The Overseas Development Institute (ODI) and the UK Trade Policy Observatory warned in their recently published reports that the world’s developing countries could lose €378 million year if the existing trade deals that they have with the EU will no longer apply to the UK after the country leaves the block. Both think tanks believe that many of the poorest economies in Africa, the Caribbean and the Pacific (ACP) could lose up to €203 million annually in the event of Brexit, as they would lose the preferential access to the British market through the EU’s trade policy.
The world’s poorest economies pay very little or no duty on their exports to Europe under the EU’s generalized scheme of preferences (GSP). Moreover, the ‘Everything But Arms’ deal gives these countries duty- and quota-free access to all products except for weapons and ammunitions. According to Leonard Winters, Director of the UK Trade Policy Observatory, the failure by London to protect these preferential deals could have negative repercussions for both trade and foreign policy. “A number of developing countries – take Kenya, for example – have got serious export industries who sell to the UK,” he said and added that “If suddenly they ended up with some tax bill of an extra €2.4 million in order to sell their current amount in the UK, they’d search out [sales] to other markets.”
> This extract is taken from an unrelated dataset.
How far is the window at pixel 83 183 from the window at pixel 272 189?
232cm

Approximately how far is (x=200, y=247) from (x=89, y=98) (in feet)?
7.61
Developing countries have already been hit hard by the falling pound in form of remittances. The World Bank estimates the loss at €8.3 billion last year – the remittances sent to developing countries are now worth much less than before the British poll to leave the EU. Some economists also estimate that a weak UK economy and the pound will result in developing countries struggling to manage, as “they have fewer instruments at their disposal to cushion some of these shocks”.